State Representative Scibak joined his colleagues in the Legislature yesterday afternoon in passing a bill that reforms the state’s current laws as they relate to elections.
“I congratulate Representative Aaron Michlewitz, Chairman of the Joint Committee on Election Laws, for his work in crafting this successful reform,” said House Speaker Robert A. DeLeo. “This legislation will increase transparency in the election system and encourage young people to get engaged in their community government by offering them the opportunity to pre-register to vote.”
“The bill the House passed is an example of common sense reforms that will keep our Commonwealth as one of the leaders in demonstrating a forward-thinking electoral process,” said Representative Aaron Michlewitz, Chair of the Joint Committee on Election Laws.
“We are delighted that the House has approved this common sense update of our election administration laws, the most significant reform in the area in decades,” said Pam Wilmot, Executive Director, Common Cause Massachusetts. “It will increase voter participation, particularly among young people, and help ensure that everyone’s vote is counted accurately. With this reform, our generally well-run elections will be even better.”
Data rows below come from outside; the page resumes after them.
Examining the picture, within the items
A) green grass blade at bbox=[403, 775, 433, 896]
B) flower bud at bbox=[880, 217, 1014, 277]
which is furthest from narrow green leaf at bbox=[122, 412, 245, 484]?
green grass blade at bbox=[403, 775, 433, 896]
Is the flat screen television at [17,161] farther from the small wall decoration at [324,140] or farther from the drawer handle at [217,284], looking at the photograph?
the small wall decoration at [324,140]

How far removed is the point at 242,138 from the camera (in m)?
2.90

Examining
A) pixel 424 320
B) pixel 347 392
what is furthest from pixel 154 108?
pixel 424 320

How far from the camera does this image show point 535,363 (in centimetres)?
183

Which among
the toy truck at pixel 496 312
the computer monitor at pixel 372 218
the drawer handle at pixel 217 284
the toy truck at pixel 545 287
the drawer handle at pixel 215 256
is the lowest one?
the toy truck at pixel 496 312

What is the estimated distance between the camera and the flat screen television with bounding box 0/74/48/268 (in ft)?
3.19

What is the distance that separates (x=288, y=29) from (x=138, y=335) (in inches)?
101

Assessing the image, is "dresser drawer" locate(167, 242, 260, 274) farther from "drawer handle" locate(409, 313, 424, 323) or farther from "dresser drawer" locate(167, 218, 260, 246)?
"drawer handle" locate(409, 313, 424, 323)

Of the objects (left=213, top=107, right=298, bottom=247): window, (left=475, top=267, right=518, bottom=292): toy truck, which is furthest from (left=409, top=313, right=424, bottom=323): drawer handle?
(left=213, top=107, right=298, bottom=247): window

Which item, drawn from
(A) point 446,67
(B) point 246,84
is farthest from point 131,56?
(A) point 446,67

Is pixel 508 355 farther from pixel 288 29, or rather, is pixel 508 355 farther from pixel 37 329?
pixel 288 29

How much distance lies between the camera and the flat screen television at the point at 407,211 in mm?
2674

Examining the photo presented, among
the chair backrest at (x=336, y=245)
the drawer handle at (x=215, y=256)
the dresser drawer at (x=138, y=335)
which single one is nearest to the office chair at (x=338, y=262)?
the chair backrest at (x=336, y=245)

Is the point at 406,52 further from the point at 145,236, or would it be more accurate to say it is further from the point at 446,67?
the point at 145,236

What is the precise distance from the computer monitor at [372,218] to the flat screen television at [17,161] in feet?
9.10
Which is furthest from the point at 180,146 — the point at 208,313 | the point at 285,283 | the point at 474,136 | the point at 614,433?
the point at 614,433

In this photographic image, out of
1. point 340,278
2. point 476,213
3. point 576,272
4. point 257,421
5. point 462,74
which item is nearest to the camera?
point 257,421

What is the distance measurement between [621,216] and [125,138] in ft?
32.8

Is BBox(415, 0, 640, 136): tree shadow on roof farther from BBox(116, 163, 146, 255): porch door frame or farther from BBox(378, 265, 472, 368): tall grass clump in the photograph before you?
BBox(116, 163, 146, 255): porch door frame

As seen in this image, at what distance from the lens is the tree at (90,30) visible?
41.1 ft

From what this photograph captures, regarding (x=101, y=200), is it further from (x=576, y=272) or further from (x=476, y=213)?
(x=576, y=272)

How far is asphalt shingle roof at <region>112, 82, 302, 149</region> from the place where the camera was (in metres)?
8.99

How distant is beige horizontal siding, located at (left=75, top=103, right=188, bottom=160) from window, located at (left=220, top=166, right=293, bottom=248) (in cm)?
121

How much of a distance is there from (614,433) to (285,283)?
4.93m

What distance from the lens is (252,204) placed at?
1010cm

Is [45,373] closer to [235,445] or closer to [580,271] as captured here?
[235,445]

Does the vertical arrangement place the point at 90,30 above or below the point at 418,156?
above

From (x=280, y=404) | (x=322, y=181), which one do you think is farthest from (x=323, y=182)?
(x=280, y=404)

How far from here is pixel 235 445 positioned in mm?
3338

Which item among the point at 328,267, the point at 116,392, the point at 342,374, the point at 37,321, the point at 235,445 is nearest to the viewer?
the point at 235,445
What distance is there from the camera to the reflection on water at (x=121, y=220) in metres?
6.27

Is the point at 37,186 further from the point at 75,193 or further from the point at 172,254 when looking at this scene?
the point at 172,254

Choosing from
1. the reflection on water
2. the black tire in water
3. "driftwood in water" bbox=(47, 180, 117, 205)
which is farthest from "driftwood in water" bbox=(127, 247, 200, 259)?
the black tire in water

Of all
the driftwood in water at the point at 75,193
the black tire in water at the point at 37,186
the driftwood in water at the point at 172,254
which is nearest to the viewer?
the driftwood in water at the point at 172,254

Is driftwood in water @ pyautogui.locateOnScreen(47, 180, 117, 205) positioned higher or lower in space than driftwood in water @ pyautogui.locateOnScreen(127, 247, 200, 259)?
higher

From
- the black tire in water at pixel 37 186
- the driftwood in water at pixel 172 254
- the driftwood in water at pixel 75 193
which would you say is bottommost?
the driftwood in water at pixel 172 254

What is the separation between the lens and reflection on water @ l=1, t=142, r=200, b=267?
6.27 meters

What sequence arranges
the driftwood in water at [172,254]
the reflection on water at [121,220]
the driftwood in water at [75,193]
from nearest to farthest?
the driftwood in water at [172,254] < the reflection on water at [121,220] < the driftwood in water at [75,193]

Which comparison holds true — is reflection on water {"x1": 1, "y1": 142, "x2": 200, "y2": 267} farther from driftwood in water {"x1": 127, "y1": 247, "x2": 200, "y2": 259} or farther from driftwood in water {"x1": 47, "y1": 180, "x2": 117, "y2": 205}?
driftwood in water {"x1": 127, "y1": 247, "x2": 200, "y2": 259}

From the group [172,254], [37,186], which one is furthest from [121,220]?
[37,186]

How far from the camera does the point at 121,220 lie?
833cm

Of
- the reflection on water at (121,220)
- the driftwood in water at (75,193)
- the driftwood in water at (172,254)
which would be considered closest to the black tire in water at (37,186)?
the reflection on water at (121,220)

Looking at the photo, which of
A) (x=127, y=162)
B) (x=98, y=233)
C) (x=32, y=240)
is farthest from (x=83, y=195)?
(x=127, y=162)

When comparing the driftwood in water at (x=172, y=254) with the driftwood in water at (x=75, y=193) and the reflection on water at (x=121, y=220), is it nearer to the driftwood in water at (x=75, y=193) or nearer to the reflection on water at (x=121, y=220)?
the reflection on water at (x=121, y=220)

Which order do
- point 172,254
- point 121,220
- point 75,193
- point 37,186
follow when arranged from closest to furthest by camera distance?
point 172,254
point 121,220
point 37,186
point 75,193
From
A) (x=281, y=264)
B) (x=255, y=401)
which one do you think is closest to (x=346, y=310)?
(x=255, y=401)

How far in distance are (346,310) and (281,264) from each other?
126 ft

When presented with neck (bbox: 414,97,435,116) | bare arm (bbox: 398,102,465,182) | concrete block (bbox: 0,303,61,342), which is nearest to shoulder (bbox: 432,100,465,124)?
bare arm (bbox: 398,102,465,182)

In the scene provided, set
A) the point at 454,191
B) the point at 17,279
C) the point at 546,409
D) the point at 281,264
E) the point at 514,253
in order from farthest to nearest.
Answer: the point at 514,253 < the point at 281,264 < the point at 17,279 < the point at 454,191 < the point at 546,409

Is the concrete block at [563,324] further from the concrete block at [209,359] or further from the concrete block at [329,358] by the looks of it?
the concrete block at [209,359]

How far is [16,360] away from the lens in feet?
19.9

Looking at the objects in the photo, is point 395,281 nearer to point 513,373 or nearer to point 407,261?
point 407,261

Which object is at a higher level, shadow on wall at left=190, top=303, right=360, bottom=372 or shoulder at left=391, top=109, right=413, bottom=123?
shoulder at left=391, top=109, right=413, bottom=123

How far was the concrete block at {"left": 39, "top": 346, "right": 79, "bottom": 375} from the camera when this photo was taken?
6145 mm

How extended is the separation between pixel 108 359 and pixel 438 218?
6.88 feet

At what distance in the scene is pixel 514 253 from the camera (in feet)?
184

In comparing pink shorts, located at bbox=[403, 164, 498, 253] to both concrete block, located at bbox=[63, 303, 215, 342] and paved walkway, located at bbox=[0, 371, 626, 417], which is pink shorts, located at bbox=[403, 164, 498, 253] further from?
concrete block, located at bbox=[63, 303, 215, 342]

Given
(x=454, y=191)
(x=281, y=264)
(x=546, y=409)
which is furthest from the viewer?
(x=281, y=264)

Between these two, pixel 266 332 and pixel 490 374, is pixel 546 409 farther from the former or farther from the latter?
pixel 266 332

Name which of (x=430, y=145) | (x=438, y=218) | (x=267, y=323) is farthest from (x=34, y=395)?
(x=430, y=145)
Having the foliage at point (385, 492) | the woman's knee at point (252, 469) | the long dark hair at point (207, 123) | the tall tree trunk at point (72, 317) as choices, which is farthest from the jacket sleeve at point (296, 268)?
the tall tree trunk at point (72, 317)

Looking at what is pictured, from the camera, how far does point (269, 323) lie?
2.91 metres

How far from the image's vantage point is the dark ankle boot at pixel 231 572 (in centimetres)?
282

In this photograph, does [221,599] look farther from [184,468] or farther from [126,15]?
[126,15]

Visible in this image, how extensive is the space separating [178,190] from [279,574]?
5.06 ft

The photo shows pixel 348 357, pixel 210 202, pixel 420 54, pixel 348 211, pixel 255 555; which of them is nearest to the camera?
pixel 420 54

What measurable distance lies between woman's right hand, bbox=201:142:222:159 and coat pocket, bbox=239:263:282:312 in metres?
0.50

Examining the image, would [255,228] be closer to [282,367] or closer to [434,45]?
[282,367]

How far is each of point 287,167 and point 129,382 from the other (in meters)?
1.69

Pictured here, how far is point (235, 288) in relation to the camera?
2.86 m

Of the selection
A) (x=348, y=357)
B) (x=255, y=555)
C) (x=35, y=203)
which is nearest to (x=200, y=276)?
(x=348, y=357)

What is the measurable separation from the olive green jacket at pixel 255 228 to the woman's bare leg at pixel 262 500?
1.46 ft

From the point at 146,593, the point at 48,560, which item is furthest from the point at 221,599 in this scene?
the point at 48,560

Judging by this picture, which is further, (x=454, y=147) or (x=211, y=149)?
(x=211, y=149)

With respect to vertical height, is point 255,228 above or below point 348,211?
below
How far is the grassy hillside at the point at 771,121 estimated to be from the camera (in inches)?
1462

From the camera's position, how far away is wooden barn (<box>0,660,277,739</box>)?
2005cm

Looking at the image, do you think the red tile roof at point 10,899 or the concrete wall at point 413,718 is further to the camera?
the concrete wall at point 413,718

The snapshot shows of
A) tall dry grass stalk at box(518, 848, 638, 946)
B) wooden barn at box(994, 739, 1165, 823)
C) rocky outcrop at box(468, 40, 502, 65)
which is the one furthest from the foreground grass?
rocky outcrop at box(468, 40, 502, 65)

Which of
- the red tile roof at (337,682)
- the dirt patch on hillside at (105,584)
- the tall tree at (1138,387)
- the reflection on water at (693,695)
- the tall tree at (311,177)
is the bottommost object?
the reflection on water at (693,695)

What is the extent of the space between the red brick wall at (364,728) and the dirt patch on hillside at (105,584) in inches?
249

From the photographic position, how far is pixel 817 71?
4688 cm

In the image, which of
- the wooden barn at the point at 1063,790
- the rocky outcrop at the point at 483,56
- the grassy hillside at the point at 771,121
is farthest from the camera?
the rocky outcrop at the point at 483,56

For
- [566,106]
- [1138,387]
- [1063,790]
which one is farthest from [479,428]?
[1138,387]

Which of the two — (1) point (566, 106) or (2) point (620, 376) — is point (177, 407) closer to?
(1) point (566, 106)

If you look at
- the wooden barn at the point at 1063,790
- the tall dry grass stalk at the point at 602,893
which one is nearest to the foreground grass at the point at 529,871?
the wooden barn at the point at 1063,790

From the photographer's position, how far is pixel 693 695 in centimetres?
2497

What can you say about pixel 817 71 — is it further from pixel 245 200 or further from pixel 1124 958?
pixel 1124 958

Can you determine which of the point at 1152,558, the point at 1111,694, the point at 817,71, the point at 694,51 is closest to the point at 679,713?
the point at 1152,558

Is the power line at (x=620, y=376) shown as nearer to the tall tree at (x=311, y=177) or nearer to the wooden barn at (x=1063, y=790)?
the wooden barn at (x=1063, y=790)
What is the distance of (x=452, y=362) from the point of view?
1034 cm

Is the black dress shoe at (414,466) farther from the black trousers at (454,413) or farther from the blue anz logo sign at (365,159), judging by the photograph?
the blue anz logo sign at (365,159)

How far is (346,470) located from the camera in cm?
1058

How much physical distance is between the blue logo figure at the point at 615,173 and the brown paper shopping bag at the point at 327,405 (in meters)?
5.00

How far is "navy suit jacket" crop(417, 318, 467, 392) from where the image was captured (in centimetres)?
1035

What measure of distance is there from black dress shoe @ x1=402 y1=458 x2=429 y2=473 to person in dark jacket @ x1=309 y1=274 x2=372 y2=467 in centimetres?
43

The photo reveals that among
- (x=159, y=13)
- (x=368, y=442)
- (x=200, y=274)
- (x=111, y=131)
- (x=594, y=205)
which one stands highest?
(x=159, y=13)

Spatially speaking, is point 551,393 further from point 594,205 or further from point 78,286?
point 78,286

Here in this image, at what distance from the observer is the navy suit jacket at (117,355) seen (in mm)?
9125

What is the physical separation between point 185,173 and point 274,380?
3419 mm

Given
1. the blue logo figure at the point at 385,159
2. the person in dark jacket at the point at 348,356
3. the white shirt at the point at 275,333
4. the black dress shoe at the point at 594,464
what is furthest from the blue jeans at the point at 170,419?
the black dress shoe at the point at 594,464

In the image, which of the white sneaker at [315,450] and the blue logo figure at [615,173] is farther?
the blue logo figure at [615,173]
This legislation aims to improve accessibility and transparency in the state’s election system by promoting civic awareness, streamlining the process by which citizens may register to vote, and calling for election audits in certain circumstances.
When teens turn 16 years old, they will then have the opportunity to pre-register to vote, thus simplifying the registration process for new, young voters by already having their name in the central voter registry file. Furthermore, voter registration forms will be made available for download from the web so that a registrant may fill out the form, print it, sign it, and mail it or deliver it to their town clerk with ease.
Under this legislation, municipal election officials will be required to attend annual training given by the Secretary of State regarding applicable state and federal election laws.
Additionally, this legislation calls for an election audit after certain biennial elections including all general elections where a Governor, a Senator or a Representative in Congress is elected.
The number of precincts selected to be audited in the drawing must be equal to 3% of all precincts in the state. The precincts to be audited will be chosen by random drawing by the Secretary of State within 48 hours after polls close and the board of registrars in each city or town will conduct the audit.
Any costs incurred to implement election audits shall be paid by the state using funds available to Massachusetts under the federal Help America Vote Act.